## [Aim A]
Count the lines of the records below that contain the word "woman", and give only that number.

The pro-agreement elements' reply is that the intervening years of armed violence have secured the "transitional" arrangements, including the cross-Border institutions.
According to sources there was concern among the pro-agreement republicans that David Trimble, the Ulster Unionist Party leader, would be defeated at last Saturday's meeting of his party Council.
THE Sinn Fein ardfheis debate about the party's position in respect of the agreement tended to support the existing view that opposition to it is largely confined to the Republic and Border areas.
According to the Northern sources the opposition springs largely from the elements which opposed the whole peace process, and that those opposed to the process as reformist are those who had escaped the brunt of the loyalist and security force actions.
Security sources feel there are still testing months ahead for the IRA. It is expected the maverick elements on both the loyalist and republican sides will carry out assassinations and that loyalist rejectionists may try to attack a target in the Republic.
The onset of the marching season will increase pressure on both sides. The sudden decision on Wednesday to defer an announcement on rerouteing by the Parades Commission is likely to cause uneasiness among loyalists and might indicate that the North is in for another fraught marching season.
One issue which will arise over the coming months and years is how to legitimately reintegrate and occupy the hundreds of IRA members who have long been engaged in planning and carrying out violent acts.
There are several historical precedents for major criminal organisations arising from the remains of nationalist resistance movements. There are abiding concerns among the security forces that some IRA elements, armed with years of terrorist experience and weapons, could pose a serious problem if they veered into criminal activity.
Another probable development is that the Provisional IRA will remain as a background paramilitary wing to Sinn Fein, in much the same way as the Official IRA continued in existence - known as "Group B" - behind the Republican Clubs/Workers' Party after it declared its permanent ceasefire.

## [Aim B]
In the article on Sinn Fein and the IRA, which party leader did pro-agreement republicans worry might be defeated at his party Council meeting?

Records of spatial reasoning questions:

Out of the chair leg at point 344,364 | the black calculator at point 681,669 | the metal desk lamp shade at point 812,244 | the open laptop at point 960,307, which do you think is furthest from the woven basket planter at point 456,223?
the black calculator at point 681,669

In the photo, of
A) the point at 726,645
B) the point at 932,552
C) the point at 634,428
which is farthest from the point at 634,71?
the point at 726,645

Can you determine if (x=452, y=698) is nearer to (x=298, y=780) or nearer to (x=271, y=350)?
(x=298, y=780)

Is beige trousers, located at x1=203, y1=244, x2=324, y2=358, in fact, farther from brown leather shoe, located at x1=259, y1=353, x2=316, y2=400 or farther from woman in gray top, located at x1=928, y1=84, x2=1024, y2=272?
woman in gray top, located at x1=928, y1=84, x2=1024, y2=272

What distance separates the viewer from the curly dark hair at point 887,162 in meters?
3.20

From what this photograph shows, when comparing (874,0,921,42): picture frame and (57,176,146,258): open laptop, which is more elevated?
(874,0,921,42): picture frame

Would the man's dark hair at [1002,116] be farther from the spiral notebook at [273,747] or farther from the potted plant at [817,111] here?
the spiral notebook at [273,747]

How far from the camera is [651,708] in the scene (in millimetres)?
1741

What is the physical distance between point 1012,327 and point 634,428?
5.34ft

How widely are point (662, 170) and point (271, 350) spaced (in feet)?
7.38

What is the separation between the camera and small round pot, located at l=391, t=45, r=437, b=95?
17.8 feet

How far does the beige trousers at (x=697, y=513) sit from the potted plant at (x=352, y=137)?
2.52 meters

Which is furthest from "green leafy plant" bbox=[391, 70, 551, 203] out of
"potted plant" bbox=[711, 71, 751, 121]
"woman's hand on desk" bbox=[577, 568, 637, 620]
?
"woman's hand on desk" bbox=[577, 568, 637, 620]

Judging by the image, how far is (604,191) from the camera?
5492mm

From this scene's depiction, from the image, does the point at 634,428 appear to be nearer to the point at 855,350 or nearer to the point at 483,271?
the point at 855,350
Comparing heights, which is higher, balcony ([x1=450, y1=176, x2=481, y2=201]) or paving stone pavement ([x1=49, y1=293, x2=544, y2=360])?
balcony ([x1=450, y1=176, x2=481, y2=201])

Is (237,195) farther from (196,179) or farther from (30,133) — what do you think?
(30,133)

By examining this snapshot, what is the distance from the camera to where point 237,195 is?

## [Answer A]
4

## [Answer B]
David Trimble, the Ulster Unionist Party leader.